Was the 'Blurred Lines' verdict unfair? | The Tylt
Was the 'Blurred Lines' verdict unfair?
While some of Gaye's fans have thought for years that "Blurred Lines" is a knock-off, others think the ruling sets an unfair precedent moving forward for music copyright cases. Historically, music has had similar rhythms and riffs, but critics say "Blurred Lines" didn't literally copy "Got to Give It Up."

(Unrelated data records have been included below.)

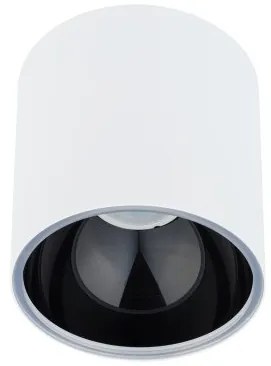 Φωτιστικό Σποτ Οροφής Downlight GU10 LED 10W IP20 Halo Nowodvorski-8195-Λευκό 8195
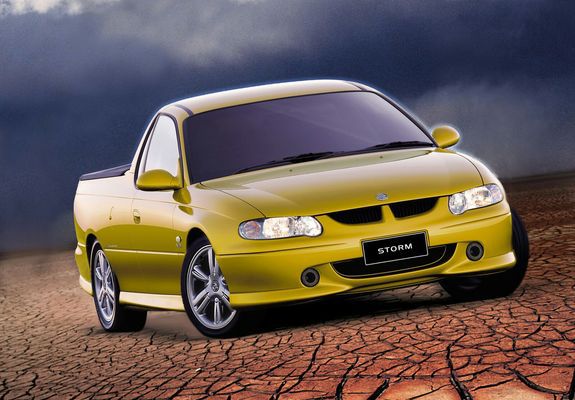 Images of Holden Ute Storm (VU) 2002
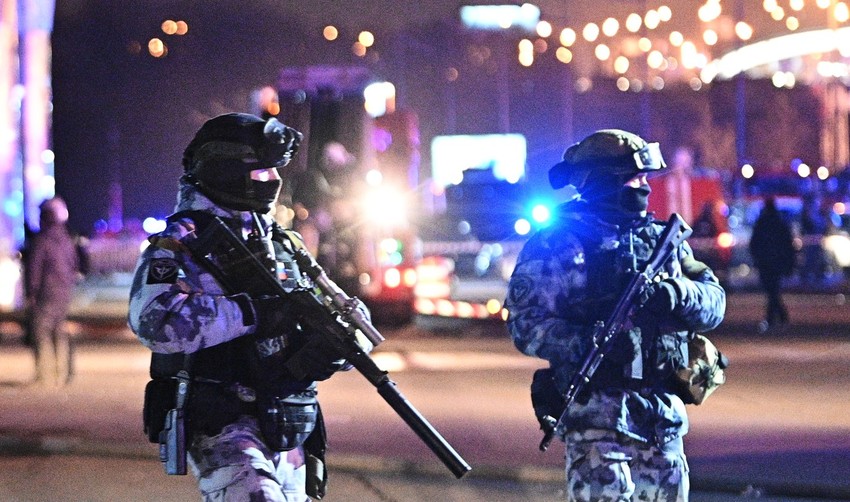 Ruske snage bezbednosti u Moskvi (arhiva)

The Ninth Circuit Court of Appeals upheld the verdict. According to Forbes' Zachary Elsea, even judges disagree on the decision:
The majority opinion, written by Judge Milan D. Smith Jr., emphasized that the case was “decided ... on narrow grounds” related to the procedural peculiarities of the case. The majority stated that the Court of Appeals was not permitted to closely scrutinize whether “Blurred Lines” actually infringed on “Got To Give It Up," because Williams and Thicke failed to move for judgment as a matter of law at trial before the jury returned its verdict. According to the opinion, this meant that the panel was all but obligated to uphold the verdict. Judge Smith concluded, “We cannot say that there was an absolute absence of evidence supporting the jury’s verdict."

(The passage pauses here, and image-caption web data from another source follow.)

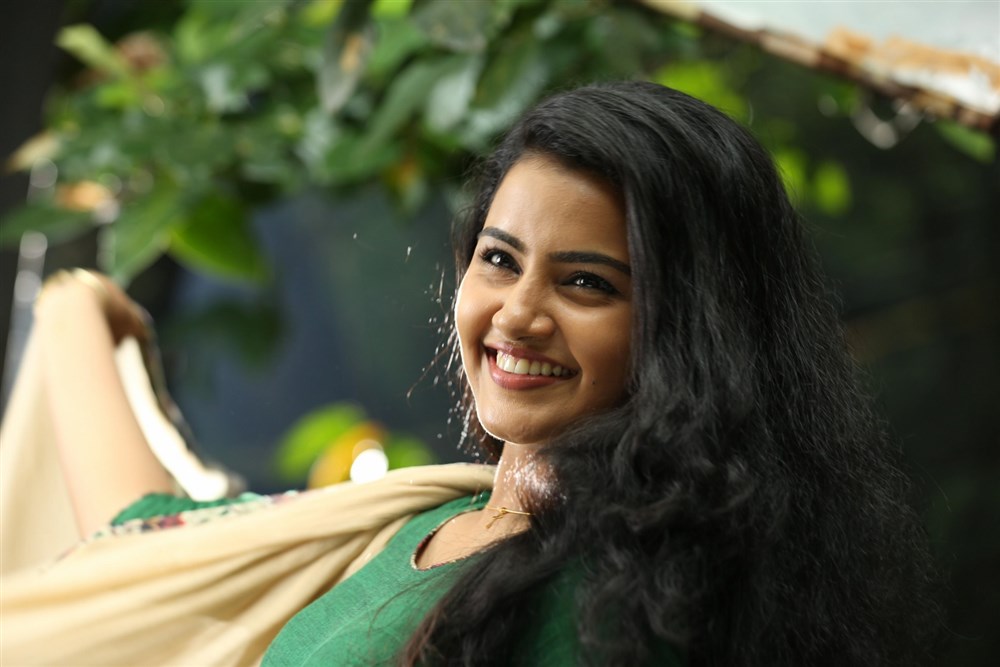 Actress Anupama Parameswaran in Andamaina Jeevitham Movie New Images.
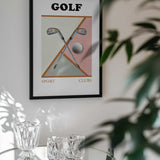 Modern Golf Geometry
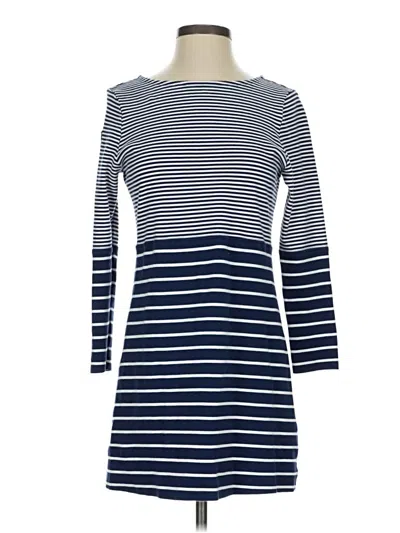 Pre-owned Vineyard Vines Casual Dress In Blue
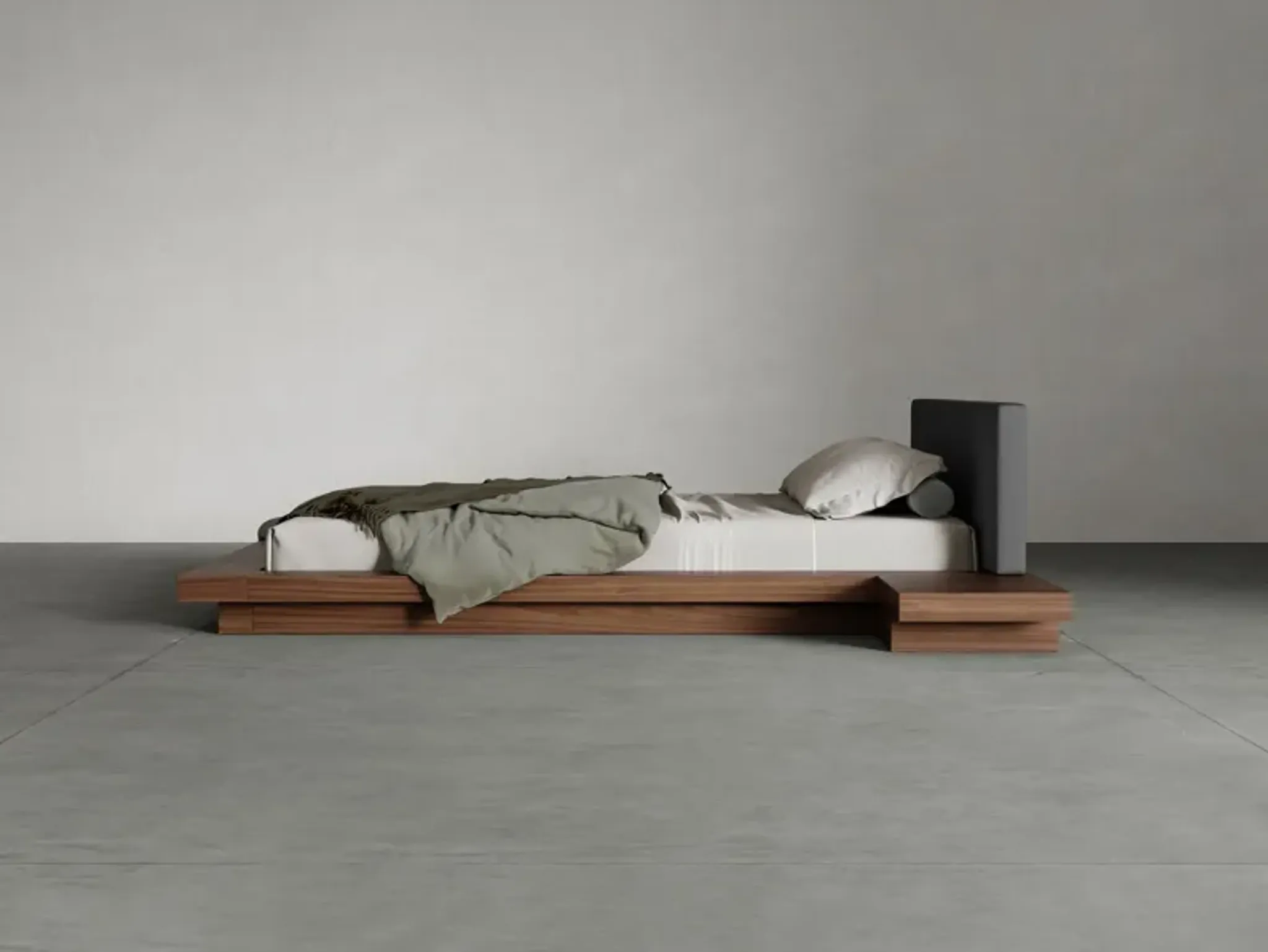 Worth Bed Modloft | Furniture.com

Judge Jacqueline H. Nguyen sharply disagreed, arguing that “the majority allow the Gayes to accomplish what no one has before: copyright a musical style.” According to Judge Nguyen, Pharrell and Thicke are entitled to judgment of non-infringement as a matter of copyright law. Judge Nguyen criticized the majority for not engaging with that question, and stated that she would have concluded that the allegedly infringed elements were not copyrightable and that there was no substantial similarity between the songs.